Set exercise: Update every item so that each occurrence of "parked car" reads "stationary vehicle", keeping all other wording unchanged. Leave the pictures out of your answer.

Material provided:
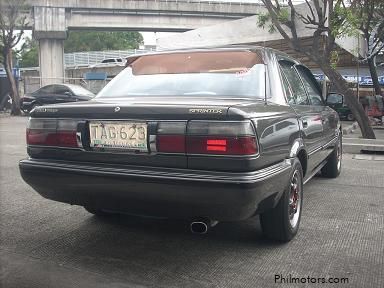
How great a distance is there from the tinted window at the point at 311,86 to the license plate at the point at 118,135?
7.99ft

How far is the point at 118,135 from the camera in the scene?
124 inches

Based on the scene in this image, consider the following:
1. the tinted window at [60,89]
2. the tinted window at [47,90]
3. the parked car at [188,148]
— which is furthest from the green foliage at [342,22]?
the tinted window at [47,90]

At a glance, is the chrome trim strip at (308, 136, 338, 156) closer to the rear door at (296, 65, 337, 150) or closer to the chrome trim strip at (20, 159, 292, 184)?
the rear door at (296, 65, 337, 150)

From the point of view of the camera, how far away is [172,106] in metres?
3.06

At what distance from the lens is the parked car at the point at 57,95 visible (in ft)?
58.9

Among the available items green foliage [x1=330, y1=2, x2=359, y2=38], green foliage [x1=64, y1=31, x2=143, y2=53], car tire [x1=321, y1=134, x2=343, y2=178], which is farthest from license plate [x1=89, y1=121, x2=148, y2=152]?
green foliage [x1=64, y1=31, x2=143, y2=53]

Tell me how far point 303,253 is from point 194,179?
3.80 ft

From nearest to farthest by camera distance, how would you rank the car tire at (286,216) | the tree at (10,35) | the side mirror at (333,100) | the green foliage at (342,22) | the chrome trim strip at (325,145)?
1. the car tire at (286,216)
2. the chrome trim strip at (325,145)
3. the side mirror at (333,100)
4. the green foliage at (342,22)
5. the tree at (10,35)

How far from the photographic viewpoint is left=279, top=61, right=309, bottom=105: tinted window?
4332 mm

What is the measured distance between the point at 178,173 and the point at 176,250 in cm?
85

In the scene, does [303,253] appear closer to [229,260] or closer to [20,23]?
[229,260]

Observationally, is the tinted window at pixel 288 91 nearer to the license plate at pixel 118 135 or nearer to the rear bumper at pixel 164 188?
the rear bumper at pixel 164 188

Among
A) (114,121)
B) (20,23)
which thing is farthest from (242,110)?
(20,23)

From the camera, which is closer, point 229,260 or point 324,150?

Task response:
How great a distance is there from the tinted window at the point at 311,86 to the license plate at the point at 118,135?
7.99ft

How far is the point at 118,135 from the camera in the scene?
124 inches

Based on the scene in this image, consider the following:
1. the tinted window at [60,89]
2. the tinted window at [47,90]
3. the stationary vehicle at [188,148]
— which is furthest from the green foliage at [342,22]?
the tinted window at [47,90]

At a glance, is the chrome trim strip at (308, 136, 338, 156) closer to the rear door at (296, 65, 337, 150) or closer to the chrome trim strip at (20, 159, 292, 184)?
the rear door at (296, 65, 337, 150)

From the point of view of the camera, how far away is [172,106] in metres?
3.06

At what distance from the lens is the stationary vehicle at the point at 57,95 visible (in ft)?
58.9

Among the available items green foliage [x1=330, y1=2, x2=359, y2=38], green foliage [x1=64, y1=31, x2=143, y2=53], car tire [x1=321, y1=134, x2=343, y2=178], which is farthest from license plate [x1=89, y1=121, x2=148, y2=152]?
green foliage [x1=64, y1=31, x2=143, y2=53]

Tell me how far point 303,253 is from point 194,179?
3.80 ft

From nearest to farthest by camera distance, how would you rank the car tire at (286,216) | the tree at (10,35) | the side mirror at (333,100) | the green foliage at (342,22) | the chrome trim strip at (325,145)?
1. the car tire at (286,216)
2. the chrome trim strip at (325,145)
3. the side mirror at (333,100)
4. the green foliage at (342,22)
5. the tree at (10,35)

How far from the photographic viewpoint is left=279, top=61, right=309, bottom=105: tinted window?
4332 mm

What is the measured distance between the point at 178,173 and the point at 176,250 in cm?
85

In the scene, does [303,253] appear closer to [229,260] or closer to [20,23]?
[229,260]

Observationally, is the tinted window at pixel 288 91 nearer to the license plate at pixel 118 135 or nearer to the rear bumper at pixel 164 188?
the rear bumper at pixel 164 188

Among
A) (114,121)
B) (20,23)
which thing is farthest from (242,110)?
(20,23)

From the camera, which is closer, point 229,260 or point 324,150?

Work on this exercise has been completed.